● **Exercise 1**
According to the passage on Stapleford, what is the name of the Iron Age hill fort that lies within the parish boundary?
● **Exercise 2**
Write a continuation of the passage about the village of Stapleford, picking up after its final sentence.

● **Text passage**

Village in Cambridgeshire, England

Stapleford is a village located approximately 4 miles to the south of Cambridge, in the county of Cambridgeshire, in eastern England on the right-hand bank of the River Granta. Stapleford is first mentioned in 956 when it was given the Latinised name of Stapelforda, formerly Stapleton. Unlike most parishes, the spelling has hardly changed since then. The parish, however, was inhabited long before this. Wandlebury Ring, which lies within the parish boundary, is an Iron Age hill fort, originally built in the 3rd century BC, but rebuilt with a double bank in the 1st century AD. More recently, the village found fame with the discovery that Barack Obama is a direct descendant of one Thomas Blossom, who grew up here towards the end of the 16th century before emigrating to the United States.

Stapleford is home to two pubs, The Rose and The Three Horseshoes. The village also is home to Saint Andrew's church, a primary school, several garages, two hairdressers, allotments, a youth football club, a cricket team and several farms.

Famous ex-residents include the racing driver Robert Huff, and the Nobel laureates Sir John Sulston (Nobel Prize in Physiology or Medicine, 2002) and Sir James Mirrlees (Nobel Memorial Prize in Economic Sciences, 1996), both of whom died in 2018.

● **Data for analysis**
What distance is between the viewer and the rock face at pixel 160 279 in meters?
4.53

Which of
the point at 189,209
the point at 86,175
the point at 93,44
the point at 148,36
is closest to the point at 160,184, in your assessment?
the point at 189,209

● **Expected answer 1**
Wandlebury Ring.

● **Expected answer 2**
From 1750 to 1755, John Berridge, the later evangelist, served as curate in Stapleford near Cambridge, riding out from Clare College.
He performed his duties with "a sincere desire to do good". He preached and taught "the importance of sanctification". Yet, as Berridge later reflected, his ministry in Stapleford was fruitless because he neither believed nor preached the gospel of justification by faith. Because he believed that he was having "no beneficial effect, spiritual or moral" on his congregation, he resigned, later to become vicar of Everton, near Sandy.

Stapleford is twinned with Villedomer, in the Loire region of France. Stapleford is also twinned with Nachingwea, one of the six districts in the Lindi Region of Tanzania.